The way in which employee wellbeing as a thing has come to the forefront in the workplace/homeplace is a great development, don’t get me wrong, it’s just the way that it’s been twisted and used more as a self-congratulatory marketing tool for management and HR that grates.
Makes me think of agile³ really, a similar event in software engineering history — spun as a good idea, taken over by project management droids, trumpeted by marketing evangelists, but of little if any value in its application in the real world.
It’s a noble and necessary thing, of course, but the way in which it has been twisted by a number of organizations into hollow gesture-politics is absolutely astounding and incredibly infuriating to anyone who’s been in the grand game for a while and recognizes it for what it is.
I’ve seen engagement with employees used as a substitute for wage increases right across the board. From a paid day off for ‘wellbeing’ — taken when the company insists, not when you as a person would for example find them most useful to paid counseling sessions with external organizations for employees — surely, surely addressing the root cause of the stress rather than the symptoms would be a far more productive exercise for all?
Employees are thanked for their contribution verbally but are still expected to perform at 100% right across the board as if nothing has happened — and are now expected to fall right back in line, back to the office, en masse.
The HR machine rolls on, squeezing ever more productivity from increasingly burnt out and increasingly patronized employees day after day after day whilst they wave their hands around saying “we care, we really do!”
Besides, as I’ve alluded to many times, the majority of the gestures undertaken by a company address the symptoms of employee stress but not the root causes. They’re also zero-cost, or as close to zero as they can be, options, smoke, and mirrors, the very least that an employer can get away with and put on their marketing press releases or on a fake Glassdoor review without falling around in laughter during a management meeting.
The salient point here is that employee engagement and the gesturing associated with it is just another cynical push to get everyone’s bums back on seats in the name of companies saying ‘they care’. Pfft.

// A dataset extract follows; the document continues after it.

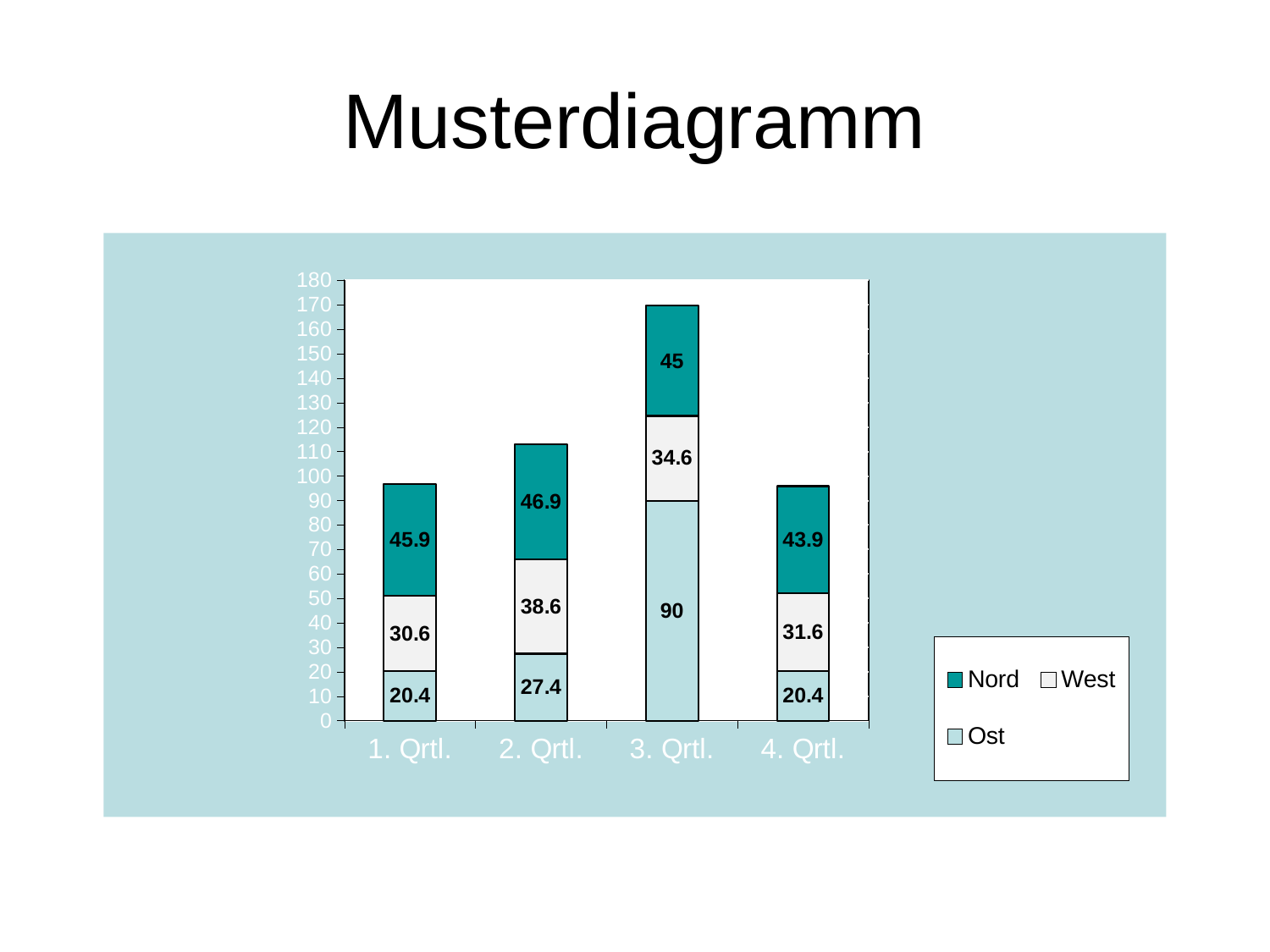
Which quarter has the highest value for Ost? 3. Qrtl. What is the value for Ost in 3. Qrtl.? 90 What is the difference between the West values for 2. Qrtl. and 1. Qrtl.? 8 How many series does the legend list? 3 Which quarter has the lowest value for Nord? 4. Qrtl. What is the total of the stacked bar for 1. Qrtl.? 96.9 What is the value for Nord in 2. Qrtl.? 46.9 Which is larger: the Nord value in 1. Qrtl. or the Nord value in 3. Qrtl.? 1. Qrtl. What is the value for West in 4. Qrtl.? 31.6 Is the total height of the 3. Qrtl. bar greater or less than 150? greater How many quarters are shown on the x axis? 4 What kind of chart is shown on the slide? stacked bar chart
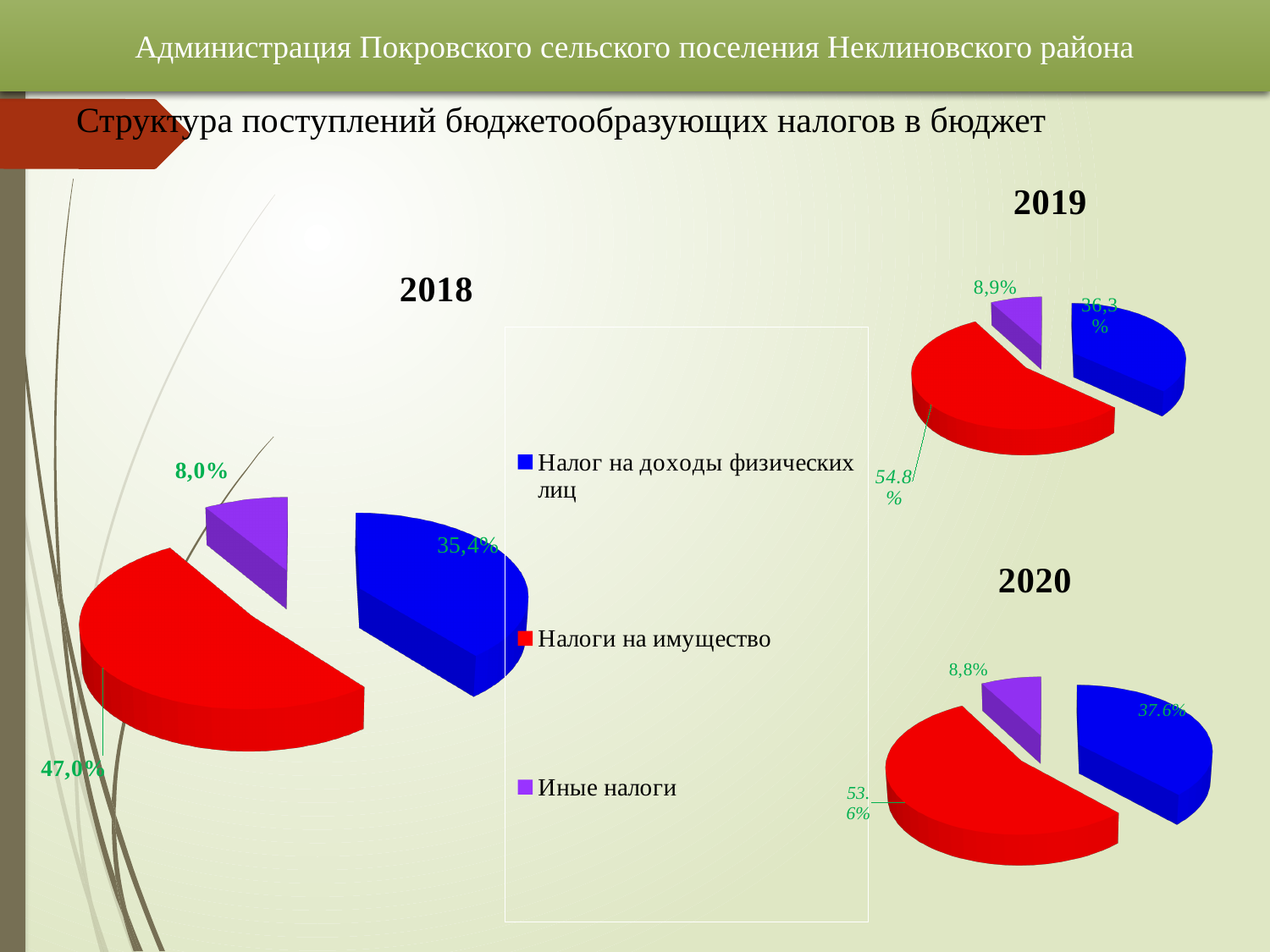
What type of chart is used for the 2018, 2019 and 2020 data on this slide? Pie chart In the 2018 pie chart, what share is shown for Иные налоги? 8,0% How many categories does the legend list? 3 In the 2019 pie chart, what share is shown for Налоги на имущество? 54.8% In the 2018 pie chart, what share is shown for Налоги на имущество? 47,0% In the 2020 pie chart, what share is shown for Налог на доходы физических лиц? 37.6% In the 2020 pie chart, what share is shown for Налоги на имущество? 53.6% In the 2019 pie chart, which category has the smallest share? Иные налоги In the 2020 pie chart, which category has the largest share? Налоги на имущество In the 2018 pie chart, what share is shown for Налог на доходы физических лиц? 35,4% In the 2019 pie chart, what share is shown for Иные налоги? 8,9% In the 2020 pie chart, which is larger: Налог на доходы физических лиц or Иные налоги? Налог на доходы физических лиц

Employers that really make a difference tend not to trumpet their duplicitousness thinking that we can’t see right through it.
A Way Forward
In this frankly, bizarre world that we’re living through right now it’s up to you to navigate a safe path that’s right for you and the bottom line is that it’s you, your fellow progressives, your friends and family that care about you and most definitely not your employer.
You may be just a number on a spreadsheet with a bad password, improper access rights, stored haphazardly on an insecure cloud system that’s non-GDPR compliant to them — but you’re a proper well-formed progressive software engineer to me, and don’t you forget that.